Wednesday, October 07, 2015

Randomness by Complexity

Let n be the following number
135066410865995223349603216278805969938881475605667027524485143851526510604859533833940287150571909441798207282164471551373680419703964191743046496589274256239341020864383202110372958725762358509643110564073501508187510676594629205563685529475213500852879416377328533906109750544334999811150056977236890927563 (RSA 1024)

What is the probability that the fifth least significant bit of the smallest prime factor of n is a one? This bit is fully defined--the probability is either one or zero. But if gave me better than 50/50 odds one way or the other I would take the bet, unless you worked for RSA Labs.

How does this jibe with a Frequentist or Bayesian view of probability? No matter how often you factor the number you will always get the same answer. No matter what randomized process was used to generate the original primes, conditioned on n being the number above, the bit is determined.

Whether we flip a coin, shuffle cards, choose lottery balls or use a PRG, we are not creating truly random bits, just a complex process who unpredictability is,we hope, indistinguishable from true randomness. We know from Impagliazzo-Wigderson, and its many predecessors and successors, that any sufficiently complex process can be converted to a PRG indistinguishable from true randomness. Kolmogorov complexity tells us we can treat a single string with no short description as a "random string".

That's how we ground randomness in complexity: Randomness is not some distribution over something not determined, just something we cannot determine.


  1. Ah, the foundations of probability, a topic close to my heart.

    "Whether we flip a coin, shuffle cards, choose lottery balls or use a PRG, we are not creating truly random bits, just a complex process who unpredictability is,we hope, indistinguishable from true randomness."

    That is, until quantum mechanics enters the picture.

    "Kolmogorov complexity tells us we can treat a single string with no short description as a "random string"."

    But Kolmogorov complexity is uncomputable in general so it is not likely that the probabilities that are computed all over the place in our statistical analyses are based on Kolmogorov complexity.

    Now, let's get onto the main point. When you read about the subjective Bayesian interpretation of probability you will often hear things like "if T is a tautology then the Dutch book argument (or insert your favourite other decision theoretic argument) implies that p(T) = 1). This requires logical omniscience, i.e. the ability to know instantly whether any given statement is a tautology. If this argument were valid then it would mean that we could not account for the fact that mathematicians seem to have partial degrees of belief for things like whether or not the Reimann hypothesis is true. It also doesn't take account of the fact that T may be undecidable in the axiom system you are using, or that T may be decidable but one of a family of propositions that define a language with high computational complexity, i.e. not decidable by an efficient algorithm. Your example is of the latter type.

    Fortunately, the fix is quite simple. The argument for p(T) = 1 is, on my view, just wrong in a trivial way. Here is the argument as it is usually given. First, in the Dutch book argument $p(E) is the amount of money you would be willing to pay for a lottery ticket that pays $1 if E is true and $0 if E is false and also the amount you would be willing to sell the ticket for. Coherence states that you should not enter into a bet that guarantees a sure loss, whatever the outcome.

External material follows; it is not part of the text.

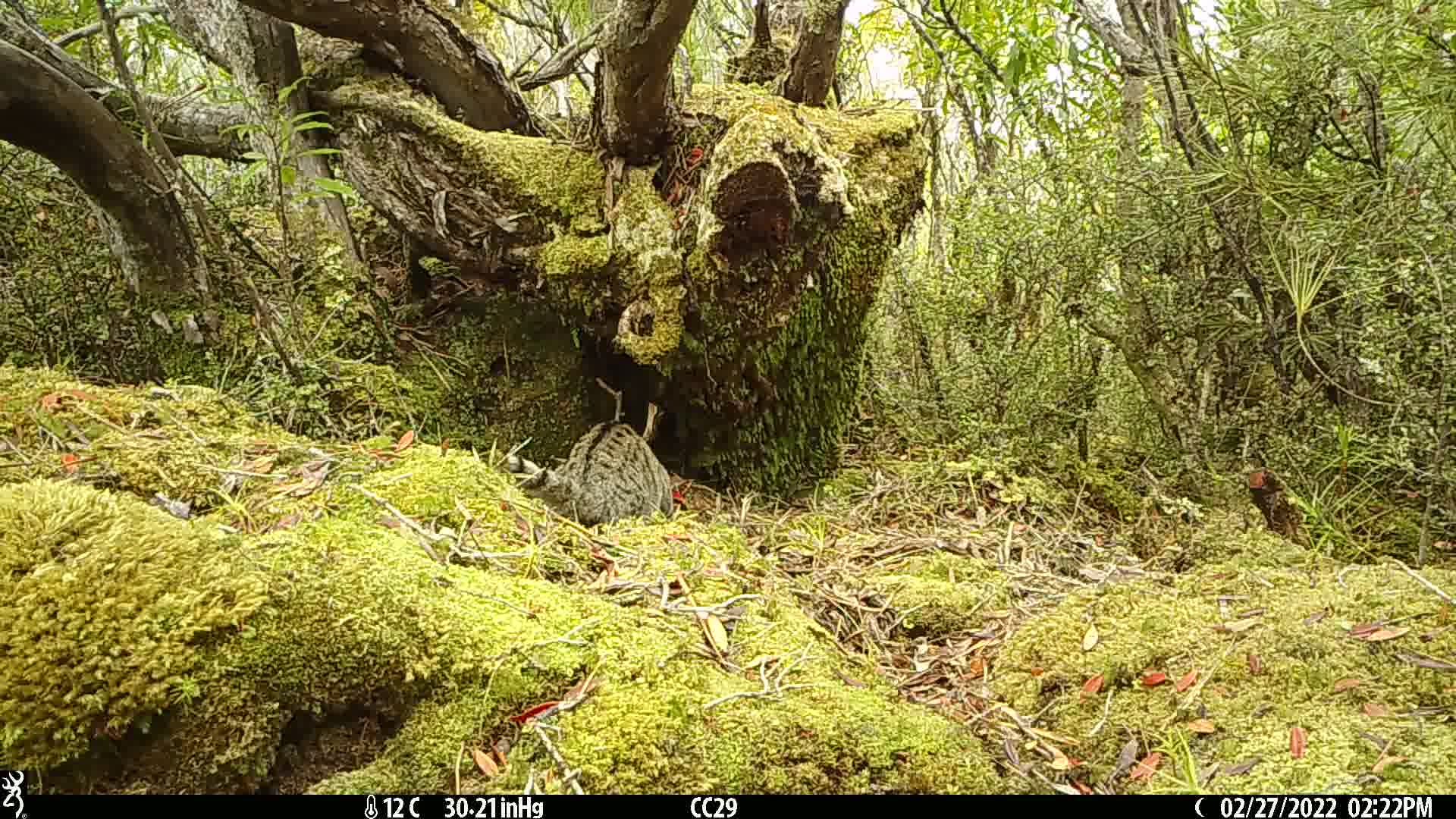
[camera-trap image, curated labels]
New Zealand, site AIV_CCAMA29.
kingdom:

    If we are betting on a tautology T, then T is always certain to occur, so we only have to consider one possible outcome. Suppose that p(T) is greater than 1. Then, you would be willing to pay more than $1 for a ticket that pays out at most $1, so that violates coherence. On the other hand if p(T) is less than 1 then you would be willing to sell a ticket for less than $1 that guarantees that you will always have to pay out $1 later, so this is also incoherent.

    What is wrong with this argument is that it is run from the point of view of the "objective world" rather than from the point of view of the agent. Coherence should not be defined as avoiding bets that guarantee a sure loss from an objective point of view, but rather not entering into bets that the agent *knows* will guarantee a sure loss. Otherwise it is a useless and impractical principle that an agent could never possibly apply in practice.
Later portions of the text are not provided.